The question of beneficial ownership is central to the substance debate with change being effected by the OECD and through local legislation need.
Arguably, Denmark has the most impending case law on the definition of beneficial ownership. A number of changes relate to withholding tax relief requirements which multinationals are finding increasingly more difficult to satisfy. The distribution of dividends is also facing more scrutiny and authorities are looking for clearer reporting from multinationals in this area.
In the Netherlands, the conclusion of numerous tax treaties, with multiple countries across the globe, is proving beneficial in terms of the overall investment climate, though these treaties now include many more tests for substance.
Across the globe, the need to structure intermediaries appropriately is also paramount. The demonstration of income, beyond dividends from the parent company, is particularly important. In Germany, for example, the qualification rules for withholding tax relief stipulate that more than 10% of income must be generated from activities other than the dividend stream. It is crucial that multinationals ensure they have the appropriate systems and control to monitor this and structure their operations appropriately.
The structuring of companies below the parent group is also central to the probe of tax authorities in this area. In Spain this has been strongly extended in the areas of inter-group financing and inter-group acquisitions. The ability of multinationals to demonstrate valid business reasons for structuring is critical.
In Germany, the focus of authorities has been around the shifting of company activities out of the country. The so called 'exit taxation' throws up a number of issues that multinationals should ensure they are up-to-speed on, as the process is based on complex calculations.

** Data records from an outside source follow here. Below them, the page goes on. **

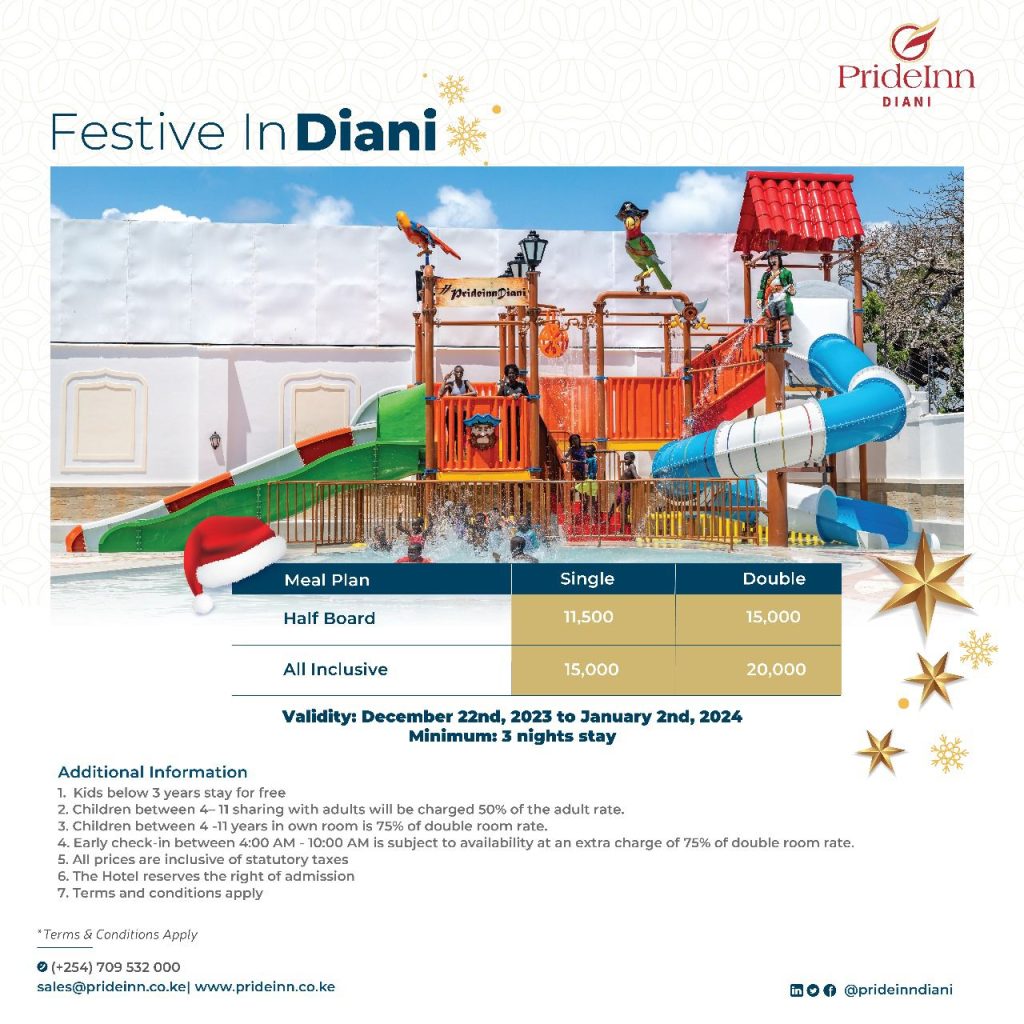 PrideInn
DIANI

Festive In Diani

#PrideinnDiani

| Meal Plan | Single | Double |
|---|---|---|
| Half Board | 11,500 | 15,000 |
| All Inclusive | 15,000 | 20,000 |

Validity: December 22nd, 2023 to January 2nd, 2024
Minimum: 3 nights stay

Additional Information
1. Kids below 3 years stay for free
2. Children between 4– 11 sharing with adults will be charged 50% of the adult rate.
3. Children between 4 -11 years in own room is 75% of double room rate.
4. Early check-in between 4:00 AM - 10:00 AM is subject to availability at an extra charge of 75% of double room rate.
5. All prices are inclusive of statutory taxes
6. The Hotel reserves the right of admission
7. Terms and conditions apply

*Terms & Conditions Apply

(+254) 709 532 000
sales@prideinn.co.ke| www.prideinn.co.ke

@prideinndiani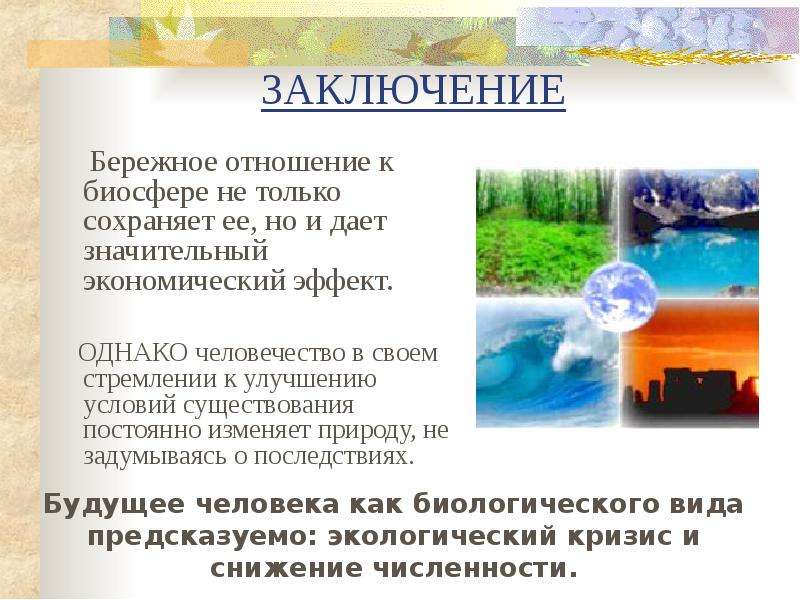 ЗАКЛЮЧЕНИЕ

Бережное отношение к биосфере не только сохраняет ее, но и дает значительный экономический эффект.

ОДНАКО человечество в своем стремлении к улучшению условий существования постоянно изменяет природу, не задумываясь о последствиях.

Будущее человека как биологического вида предсказуемо: экологический кризис и снижение численности.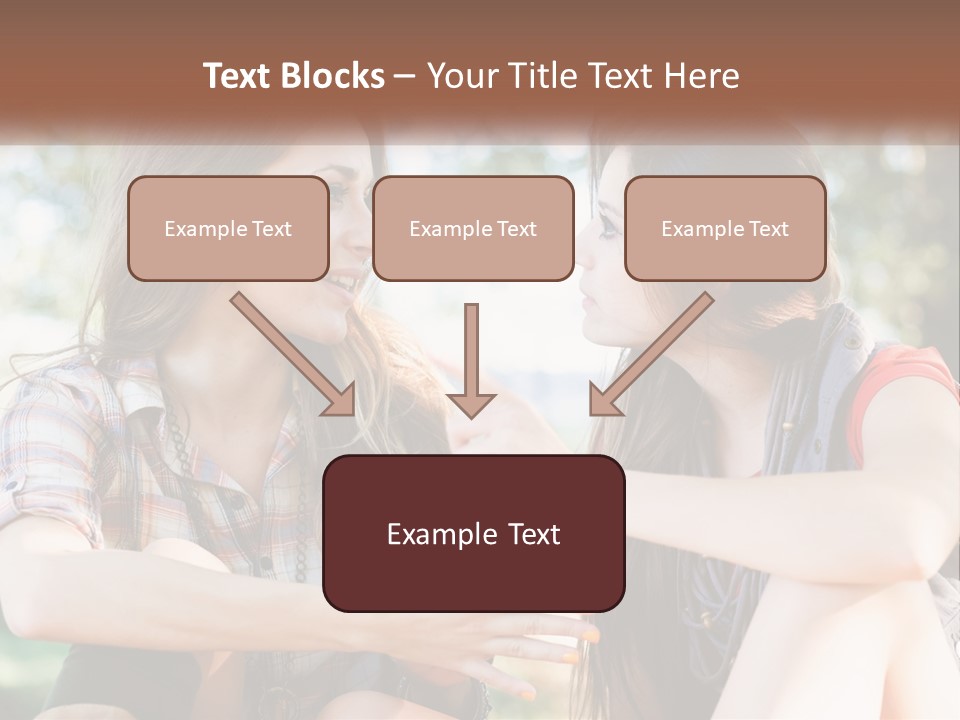 Text Blocks – Your Title Text Here

Example Text

Example Text

Example Text

Example Text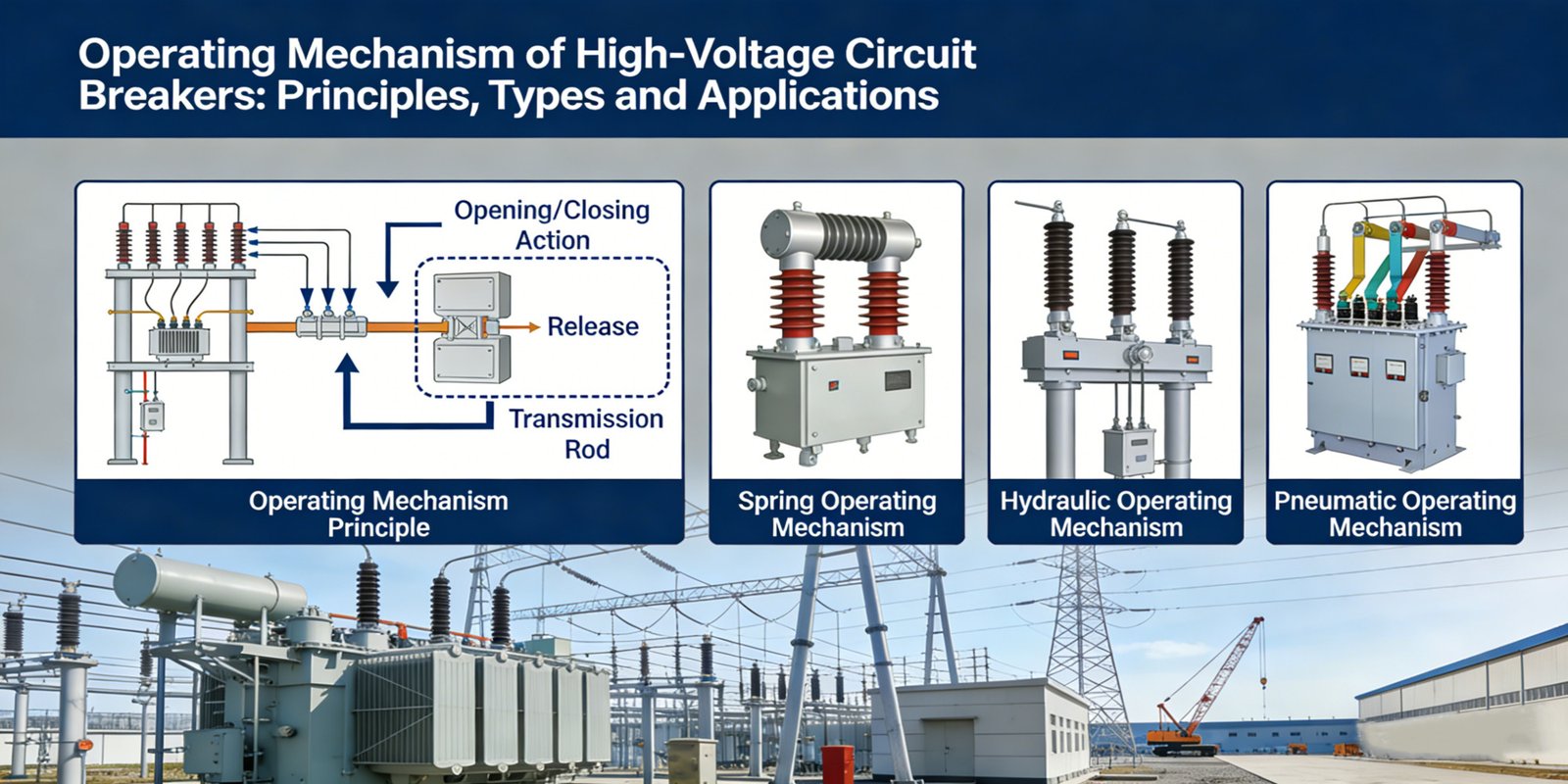 Operating Mechanism of High-Voltage Circuit Breakers: Principles, Types and Applications

Opening/Closing Action

Release

Transmission Rod

Operating Mechanism Principle

Spring Operating Mechanism

Hydraulic Operating Mechanism

Pneumatic Operating Mechanism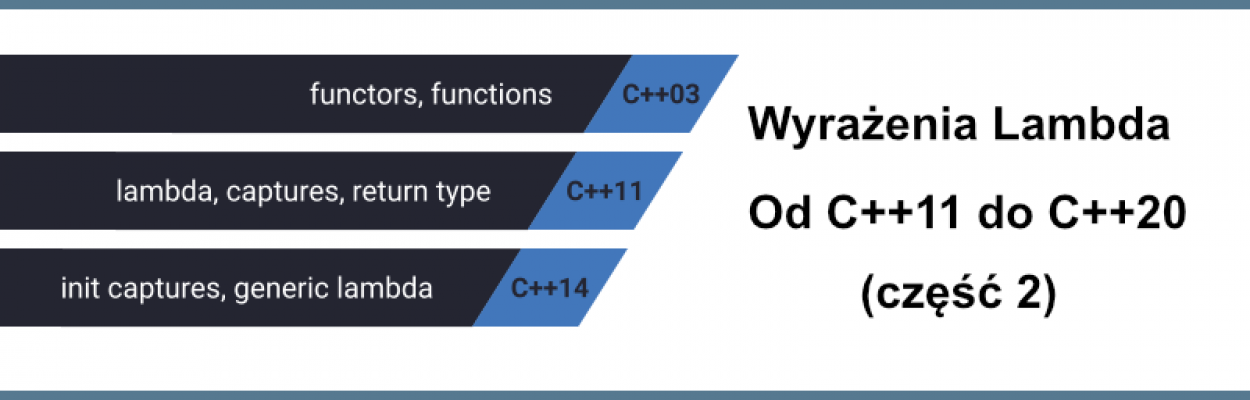 functors, functions C++03

lambda, captures, return type C++11

init captures, generic lambda C++14

Wyrażenia Lambda

Od C++11 do C++20

(część 2)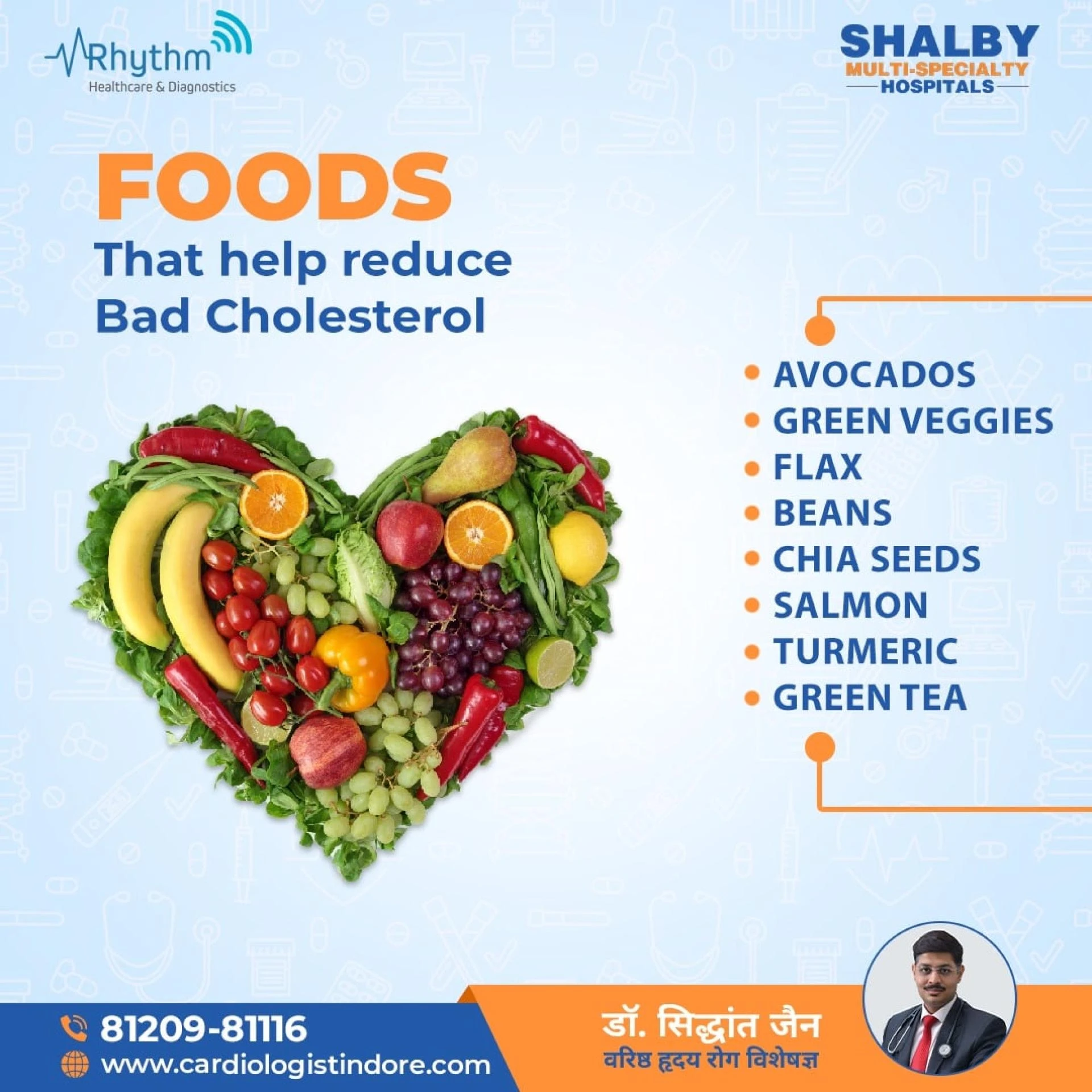 Rhythm
Healthcare & Diagnostics

SHALBY
MULTI-SPECIALTY
HOSPITALS

FOODS
That help reduce Bad Cholesterol

• AVOCADOS
• GREEN VEGGIES
• FLAX
• BEANS
• CHIA SEEDS
• SALMON
• TURMERIC
• GREEN TEA

81209-81116
www.cardiologistindore.com

डॉ. सिद्धांत जैन
वरिष्ठ हृदय रोग विशेषज्ञ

More than ever, companies need to be comfortable with the entire structure of their business activities to show sufficient substance at all levels. With decision making processes increasingly under scrutiny, Director liability on the rise, and public opinion influencing corporate reputations, empty structures are no longer a viable option. More than ever tax planning must be an integral part of commercial strategies to ensure business can pass increasingly challenging substance requirements.